# ISAF reorg = Brits to be Moved to K'Har, Uruzgan & Zabul?



## The Bread Guy (28 Mar 2010)

*British forces to withdraw from Helmand under new US plan for Afghanistan *
Toby Harnden, The Telegraph, 28 Mar 10
Article link


> The proposal, which would have to be approved by a new British government, is facing stiff resistance. Whitehall officials fear that a pull-out from Helmand, where nearly 250 British troops have been killed since 2006, would be portrayed as an admission of defeat.
> 
> Under the plans, British forces would hand over their remaining bases in Helmand to the US Marines as early as this year.
> 
> ...



*`'At the end of the day, what really matters is success in Afghanistan'*
If British forces are indeed asked to re-deploy from Helmand to Kandahar, Uruzgan and Zabul, it would pose a major dilemma for policymakers, writes former Chief of Defence Staff, General Sir Richard Dannatt.
The Telegraph, 27 Mar 10
Article link


> Some will argue that we have fought, bled and died in Helmand, and should see the job through. They will also point to the waste of effort in terms of contacts made among tribal leaders and local officials. Others, more mischievously, will try to draw parallels with our withdrawal from southern Iraq.
> 
> That, however, would be cheap and wrong. The truth is that Gen Stanley McChrystal, the Nato commander, has a major problem. The Canadians and Dutch, who have made a significant contribution to the campaign since 2006, are pulling out: their military capacity is small, and they have shot their bolts. So, Gen McChrystal needs a replacement force in Kandahar. To whom does he turn?

→ **Task requirements**
1: List every place in the forum thread that is named as somewhere British forces might move from or move to.
2: Transcribe the part of the forum thread that opens with the words containing "## The Bread" and closes with "as this year.".

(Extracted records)
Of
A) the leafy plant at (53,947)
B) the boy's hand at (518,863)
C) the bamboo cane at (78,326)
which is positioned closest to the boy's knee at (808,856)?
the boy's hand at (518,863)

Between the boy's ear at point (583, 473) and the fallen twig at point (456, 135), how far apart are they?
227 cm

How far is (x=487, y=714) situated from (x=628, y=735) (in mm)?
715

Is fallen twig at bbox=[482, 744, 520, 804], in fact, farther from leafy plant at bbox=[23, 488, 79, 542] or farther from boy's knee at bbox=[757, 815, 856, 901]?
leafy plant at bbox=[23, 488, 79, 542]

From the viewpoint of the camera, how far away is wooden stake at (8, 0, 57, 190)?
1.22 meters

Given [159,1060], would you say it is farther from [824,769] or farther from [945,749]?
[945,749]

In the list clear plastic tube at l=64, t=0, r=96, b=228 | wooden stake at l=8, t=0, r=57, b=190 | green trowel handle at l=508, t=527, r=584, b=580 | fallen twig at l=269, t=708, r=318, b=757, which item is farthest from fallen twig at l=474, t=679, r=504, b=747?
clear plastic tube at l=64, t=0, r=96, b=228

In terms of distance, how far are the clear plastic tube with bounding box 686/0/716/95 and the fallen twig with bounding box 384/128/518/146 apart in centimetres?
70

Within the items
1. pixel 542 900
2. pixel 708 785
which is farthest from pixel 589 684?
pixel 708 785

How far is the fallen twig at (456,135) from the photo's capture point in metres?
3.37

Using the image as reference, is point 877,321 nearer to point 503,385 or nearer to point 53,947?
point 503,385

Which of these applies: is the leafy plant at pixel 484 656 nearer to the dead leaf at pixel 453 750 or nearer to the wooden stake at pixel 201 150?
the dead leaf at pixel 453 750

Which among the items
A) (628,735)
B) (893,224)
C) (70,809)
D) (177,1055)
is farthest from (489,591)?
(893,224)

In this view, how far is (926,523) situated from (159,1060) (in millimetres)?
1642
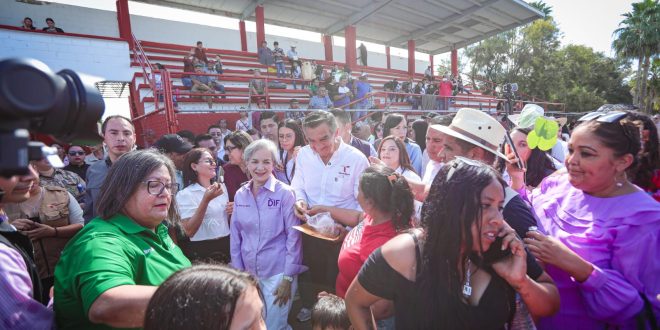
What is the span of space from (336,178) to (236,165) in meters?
1.40

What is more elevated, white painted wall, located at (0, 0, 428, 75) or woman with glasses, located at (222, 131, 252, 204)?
white painted wall, located at (0, 0, 428, 75)

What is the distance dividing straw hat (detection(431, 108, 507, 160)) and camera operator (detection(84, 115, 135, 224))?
286 cm

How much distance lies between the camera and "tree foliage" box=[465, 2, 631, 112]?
28922 mm

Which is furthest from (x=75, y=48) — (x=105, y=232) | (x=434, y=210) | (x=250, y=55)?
(x=434, y=210)

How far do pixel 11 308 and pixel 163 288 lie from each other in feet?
2.12

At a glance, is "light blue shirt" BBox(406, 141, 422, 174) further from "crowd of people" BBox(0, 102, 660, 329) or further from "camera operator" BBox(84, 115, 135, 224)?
"camera operator" BBox(84, 115, 135, 224)

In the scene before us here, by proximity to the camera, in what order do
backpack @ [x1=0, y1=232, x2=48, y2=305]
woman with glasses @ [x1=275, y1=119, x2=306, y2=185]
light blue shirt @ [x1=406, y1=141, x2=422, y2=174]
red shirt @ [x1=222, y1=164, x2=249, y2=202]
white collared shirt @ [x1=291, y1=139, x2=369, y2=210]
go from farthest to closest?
light blue shirt @ [x1=406, y1=141, x2=422, y2=174] < woman with glasses @ [x1=275, y1=119, x2=306, y2=185] < red shirt @ [x1=222, y1=164, x2=249, y2=202] < white collared shirt @ [x1=291, y1=139, x2=369, y2=210] < backpack @ [x1=0, y1=232, x2=48, y2=305]

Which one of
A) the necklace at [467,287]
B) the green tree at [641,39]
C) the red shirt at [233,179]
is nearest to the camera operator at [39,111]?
the necklace at [467,287]

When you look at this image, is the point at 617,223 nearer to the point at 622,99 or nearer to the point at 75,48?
the point at 75,48

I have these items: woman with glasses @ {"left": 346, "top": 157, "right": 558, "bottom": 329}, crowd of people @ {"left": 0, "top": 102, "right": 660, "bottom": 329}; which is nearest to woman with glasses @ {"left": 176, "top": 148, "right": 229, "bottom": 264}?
crowd of people @ {"left": 0, "top": 102, "right": 660, "bottom": 329}

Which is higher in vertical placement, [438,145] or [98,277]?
[438,145]

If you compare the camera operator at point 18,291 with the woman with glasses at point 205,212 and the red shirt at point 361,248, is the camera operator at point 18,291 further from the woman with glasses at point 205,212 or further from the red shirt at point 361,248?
the woman with glasses at point 205,212

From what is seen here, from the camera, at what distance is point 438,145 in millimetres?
2900

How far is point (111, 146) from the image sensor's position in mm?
2984
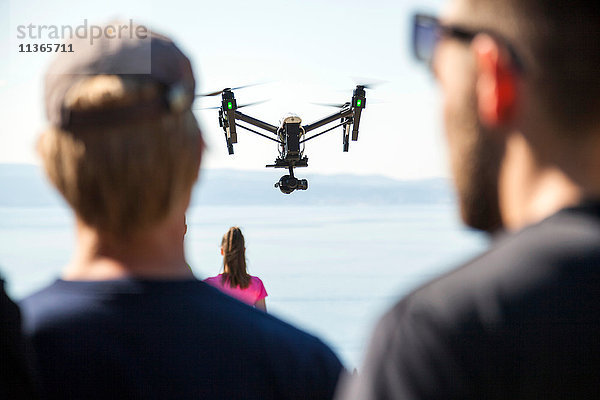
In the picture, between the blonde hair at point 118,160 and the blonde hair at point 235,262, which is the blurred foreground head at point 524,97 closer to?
the blonde hair at point 118,160

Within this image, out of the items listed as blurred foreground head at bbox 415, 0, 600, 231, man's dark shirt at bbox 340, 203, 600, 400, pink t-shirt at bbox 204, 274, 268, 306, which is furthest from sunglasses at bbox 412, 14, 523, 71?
pink t-shirt at bbox 204, 274, 268, 306

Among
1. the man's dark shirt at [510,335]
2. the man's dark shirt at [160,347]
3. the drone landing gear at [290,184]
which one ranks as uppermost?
the man's dark shirt at [510,335]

→ **Outputs**
1: Helmand, Kandahar, Uruzgan, Zabul

2:
## The Bread Guy (28 Mar 2010)

*British forces to withdraw from Helmand under new US plan for Afghanistan *
Toby Harnden, The Telegraph, 28 Mar 10
Article link


> The proposal, which would have to be approved by a new British government, is facing stiff resistance. Whitehall officials fear that a pull-out from Helmand, where nearly 250 British troops have been killed since 2006, would be portrayed as an admission of defeat.
> 
> Under the plans, British forces would hand over their remaining bases in Helmand to the US Marines as early as this year.